• SOURCE RECORDS:

......

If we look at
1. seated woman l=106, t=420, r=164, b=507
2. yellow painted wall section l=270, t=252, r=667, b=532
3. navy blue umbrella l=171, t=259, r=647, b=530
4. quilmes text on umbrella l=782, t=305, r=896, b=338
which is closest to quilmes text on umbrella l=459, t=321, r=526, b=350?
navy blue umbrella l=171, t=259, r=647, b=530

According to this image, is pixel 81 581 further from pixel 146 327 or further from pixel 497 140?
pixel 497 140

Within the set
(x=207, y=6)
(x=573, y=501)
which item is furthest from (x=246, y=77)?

......

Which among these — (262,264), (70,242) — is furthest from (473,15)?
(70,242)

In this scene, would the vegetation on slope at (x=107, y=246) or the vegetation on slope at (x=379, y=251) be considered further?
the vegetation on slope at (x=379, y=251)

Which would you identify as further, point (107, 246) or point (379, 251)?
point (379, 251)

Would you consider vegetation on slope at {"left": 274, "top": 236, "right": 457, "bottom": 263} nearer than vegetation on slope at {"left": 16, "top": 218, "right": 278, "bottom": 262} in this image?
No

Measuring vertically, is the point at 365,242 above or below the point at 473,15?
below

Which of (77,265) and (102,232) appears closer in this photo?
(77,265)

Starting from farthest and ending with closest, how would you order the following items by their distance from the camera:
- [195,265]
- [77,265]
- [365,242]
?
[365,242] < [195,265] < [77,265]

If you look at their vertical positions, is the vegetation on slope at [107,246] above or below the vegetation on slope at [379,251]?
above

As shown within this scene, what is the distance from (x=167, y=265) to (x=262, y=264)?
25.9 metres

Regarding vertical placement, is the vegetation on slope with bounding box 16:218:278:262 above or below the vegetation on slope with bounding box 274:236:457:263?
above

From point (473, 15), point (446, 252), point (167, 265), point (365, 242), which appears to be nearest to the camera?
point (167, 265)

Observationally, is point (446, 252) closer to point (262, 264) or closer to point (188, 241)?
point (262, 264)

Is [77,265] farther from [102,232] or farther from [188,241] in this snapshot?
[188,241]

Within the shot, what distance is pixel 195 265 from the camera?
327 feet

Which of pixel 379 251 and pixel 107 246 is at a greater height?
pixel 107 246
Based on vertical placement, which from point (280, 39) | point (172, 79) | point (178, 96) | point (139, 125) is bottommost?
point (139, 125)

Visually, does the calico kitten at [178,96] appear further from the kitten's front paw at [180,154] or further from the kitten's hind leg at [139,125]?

......

• TASK OBJECTIVE: Starting with the line containing "Starting from farthest" and going on through the line containing "[365,242] < [195,265] < [77,265]", reproduce those lines of the material above with "items" replaced by "points" and everything else left unchanged.

• TASK SOLUTION:
Starting from farthest and ending with closest, how would you order the following points by their distance from the camera:
- [195,265]
- [77,265]
- [365,242]
?
[365,242] < [195,265] < [77,265]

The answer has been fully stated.